Instruction — Copy out the stretch of the listing from its first line through the line containing "<instances>", with both ends included, reproducing every character unchanged.

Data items
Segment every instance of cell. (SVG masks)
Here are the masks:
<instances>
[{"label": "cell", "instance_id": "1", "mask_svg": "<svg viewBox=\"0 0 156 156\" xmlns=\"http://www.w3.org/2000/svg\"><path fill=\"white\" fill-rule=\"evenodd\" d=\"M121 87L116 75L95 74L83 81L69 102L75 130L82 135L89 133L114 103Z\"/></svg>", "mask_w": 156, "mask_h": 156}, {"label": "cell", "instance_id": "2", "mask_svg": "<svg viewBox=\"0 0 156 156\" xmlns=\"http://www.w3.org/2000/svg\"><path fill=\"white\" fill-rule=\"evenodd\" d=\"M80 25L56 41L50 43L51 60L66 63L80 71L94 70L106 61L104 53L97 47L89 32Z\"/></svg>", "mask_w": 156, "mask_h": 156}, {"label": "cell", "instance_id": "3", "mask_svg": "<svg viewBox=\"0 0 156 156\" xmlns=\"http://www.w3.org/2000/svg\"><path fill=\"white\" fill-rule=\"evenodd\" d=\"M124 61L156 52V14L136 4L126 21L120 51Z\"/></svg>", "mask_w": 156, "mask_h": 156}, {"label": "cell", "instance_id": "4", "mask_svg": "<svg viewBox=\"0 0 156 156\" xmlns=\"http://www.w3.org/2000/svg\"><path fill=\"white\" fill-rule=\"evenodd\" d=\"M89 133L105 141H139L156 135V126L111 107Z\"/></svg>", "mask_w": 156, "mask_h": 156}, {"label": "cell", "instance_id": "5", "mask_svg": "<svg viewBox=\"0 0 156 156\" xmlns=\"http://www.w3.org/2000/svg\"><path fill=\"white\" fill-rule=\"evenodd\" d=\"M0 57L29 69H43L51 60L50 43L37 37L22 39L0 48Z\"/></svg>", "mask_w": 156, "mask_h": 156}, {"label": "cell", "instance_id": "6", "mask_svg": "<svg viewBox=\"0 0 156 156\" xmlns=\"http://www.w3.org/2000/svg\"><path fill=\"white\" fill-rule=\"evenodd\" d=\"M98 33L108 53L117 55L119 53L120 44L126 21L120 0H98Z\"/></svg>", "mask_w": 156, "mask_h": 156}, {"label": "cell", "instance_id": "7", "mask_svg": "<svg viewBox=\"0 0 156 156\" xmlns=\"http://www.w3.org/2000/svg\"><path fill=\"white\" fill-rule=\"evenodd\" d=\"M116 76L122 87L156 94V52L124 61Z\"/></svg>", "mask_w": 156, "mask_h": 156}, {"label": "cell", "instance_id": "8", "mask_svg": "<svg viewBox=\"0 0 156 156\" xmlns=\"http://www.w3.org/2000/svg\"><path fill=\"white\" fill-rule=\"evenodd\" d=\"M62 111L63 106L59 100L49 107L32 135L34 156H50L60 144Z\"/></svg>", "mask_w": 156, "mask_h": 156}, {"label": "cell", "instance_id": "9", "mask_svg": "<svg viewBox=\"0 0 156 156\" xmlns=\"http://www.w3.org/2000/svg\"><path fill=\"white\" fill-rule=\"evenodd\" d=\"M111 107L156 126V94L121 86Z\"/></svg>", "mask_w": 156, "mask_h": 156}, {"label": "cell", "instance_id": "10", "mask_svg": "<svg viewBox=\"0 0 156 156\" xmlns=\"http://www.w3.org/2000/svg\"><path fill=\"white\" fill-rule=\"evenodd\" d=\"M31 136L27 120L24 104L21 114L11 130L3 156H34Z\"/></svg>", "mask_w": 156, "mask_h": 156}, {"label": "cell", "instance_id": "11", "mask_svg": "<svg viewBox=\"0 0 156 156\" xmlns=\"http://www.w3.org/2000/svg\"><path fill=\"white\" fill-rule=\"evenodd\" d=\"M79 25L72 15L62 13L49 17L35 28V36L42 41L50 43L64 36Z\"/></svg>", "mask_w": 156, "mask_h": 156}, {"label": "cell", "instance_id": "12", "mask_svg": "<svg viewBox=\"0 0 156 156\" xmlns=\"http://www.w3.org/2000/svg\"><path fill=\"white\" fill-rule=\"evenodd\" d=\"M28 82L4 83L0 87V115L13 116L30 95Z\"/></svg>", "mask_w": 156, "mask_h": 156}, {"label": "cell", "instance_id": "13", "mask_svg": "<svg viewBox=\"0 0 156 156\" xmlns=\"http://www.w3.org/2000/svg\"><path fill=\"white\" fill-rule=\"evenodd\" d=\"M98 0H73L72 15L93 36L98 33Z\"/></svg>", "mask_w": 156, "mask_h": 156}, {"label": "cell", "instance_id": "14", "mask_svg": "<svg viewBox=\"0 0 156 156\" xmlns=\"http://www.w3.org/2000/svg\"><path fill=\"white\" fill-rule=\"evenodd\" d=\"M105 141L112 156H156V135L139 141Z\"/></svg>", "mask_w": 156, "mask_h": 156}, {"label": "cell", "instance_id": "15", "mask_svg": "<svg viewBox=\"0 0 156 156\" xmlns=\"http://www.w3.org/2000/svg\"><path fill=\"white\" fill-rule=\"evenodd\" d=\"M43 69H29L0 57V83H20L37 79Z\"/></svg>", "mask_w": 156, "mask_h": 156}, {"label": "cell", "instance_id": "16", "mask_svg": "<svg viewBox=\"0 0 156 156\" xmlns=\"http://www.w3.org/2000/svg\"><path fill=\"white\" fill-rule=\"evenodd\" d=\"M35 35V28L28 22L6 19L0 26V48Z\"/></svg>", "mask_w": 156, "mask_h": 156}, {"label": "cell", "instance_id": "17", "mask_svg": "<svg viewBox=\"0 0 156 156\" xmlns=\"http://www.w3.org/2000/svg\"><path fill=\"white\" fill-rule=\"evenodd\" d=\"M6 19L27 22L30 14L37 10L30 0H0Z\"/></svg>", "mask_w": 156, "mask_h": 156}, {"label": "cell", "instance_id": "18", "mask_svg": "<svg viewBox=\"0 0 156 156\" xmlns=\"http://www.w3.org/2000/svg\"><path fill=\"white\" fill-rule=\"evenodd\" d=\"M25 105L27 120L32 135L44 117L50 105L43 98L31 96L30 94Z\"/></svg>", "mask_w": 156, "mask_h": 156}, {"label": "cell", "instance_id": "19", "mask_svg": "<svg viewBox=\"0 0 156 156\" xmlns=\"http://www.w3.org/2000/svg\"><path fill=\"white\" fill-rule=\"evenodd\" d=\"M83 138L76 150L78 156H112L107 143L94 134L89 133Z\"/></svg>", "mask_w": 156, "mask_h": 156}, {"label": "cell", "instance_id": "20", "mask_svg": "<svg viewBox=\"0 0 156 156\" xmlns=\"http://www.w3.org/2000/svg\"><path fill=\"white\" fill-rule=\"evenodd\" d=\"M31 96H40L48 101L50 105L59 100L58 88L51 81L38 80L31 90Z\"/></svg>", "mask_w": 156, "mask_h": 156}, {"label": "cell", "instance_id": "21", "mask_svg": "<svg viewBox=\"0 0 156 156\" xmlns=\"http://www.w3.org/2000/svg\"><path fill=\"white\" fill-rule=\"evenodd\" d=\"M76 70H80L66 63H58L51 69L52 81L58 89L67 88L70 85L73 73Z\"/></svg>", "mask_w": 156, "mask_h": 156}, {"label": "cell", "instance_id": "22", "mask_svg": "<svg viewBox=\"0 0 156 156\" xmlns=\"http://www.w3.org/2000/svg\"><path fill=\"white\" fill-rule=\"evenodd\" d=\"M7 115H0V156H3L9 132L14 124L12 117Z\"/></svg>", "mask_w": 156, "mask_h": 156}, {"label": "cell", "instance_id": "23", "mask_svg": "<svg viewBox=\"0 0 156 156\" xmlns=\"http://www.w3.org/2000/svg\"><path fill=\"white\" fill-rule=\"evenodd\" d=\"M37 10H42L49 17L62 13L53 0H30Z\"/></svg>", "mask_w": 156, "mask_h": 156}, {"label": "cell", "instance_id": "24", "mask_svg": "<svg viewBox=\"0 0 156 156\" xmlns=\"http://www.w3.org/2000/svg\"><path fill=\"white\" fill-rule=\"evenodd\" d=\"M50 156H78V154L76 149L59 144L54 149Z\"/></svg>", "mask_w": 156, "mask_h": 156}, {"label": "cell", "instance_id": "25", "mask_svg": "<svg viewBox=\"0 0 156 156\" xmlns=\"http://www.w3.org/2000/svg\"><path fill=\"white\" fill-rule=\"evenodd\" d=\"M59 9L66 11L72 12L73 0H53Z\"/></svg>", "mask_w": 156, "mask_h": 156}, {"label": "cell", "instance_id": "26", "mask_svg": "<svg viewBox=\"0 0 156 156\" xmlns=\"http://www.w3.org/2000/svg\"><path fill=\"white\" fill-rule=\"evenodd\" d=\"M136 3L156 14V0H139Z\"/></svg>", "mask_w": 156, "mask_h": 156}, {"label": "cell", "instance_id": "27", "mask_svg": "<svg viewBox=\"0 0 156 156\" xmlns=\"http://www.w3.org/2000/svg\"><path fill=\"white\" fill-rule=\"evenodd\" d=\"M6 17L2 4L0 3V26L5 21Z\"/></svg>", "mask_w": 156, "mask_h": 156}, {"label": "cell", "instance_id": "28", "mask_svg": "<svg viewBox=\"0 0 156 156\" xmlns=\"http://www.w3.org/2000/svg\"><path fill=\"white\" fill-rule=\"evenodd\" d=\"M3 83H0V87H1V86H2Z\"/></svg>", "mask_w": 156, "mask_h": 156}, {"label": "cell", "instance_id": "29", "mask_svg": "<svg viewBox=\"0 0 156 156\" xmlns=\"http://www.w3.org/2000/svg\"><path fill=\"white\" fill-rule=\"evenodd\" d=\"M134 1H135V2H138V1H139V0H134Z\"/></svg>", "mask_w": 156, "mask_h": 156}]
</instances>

Full solution —
Segment every instance of cell. (SVG masks)
Here are the masks:
<instances>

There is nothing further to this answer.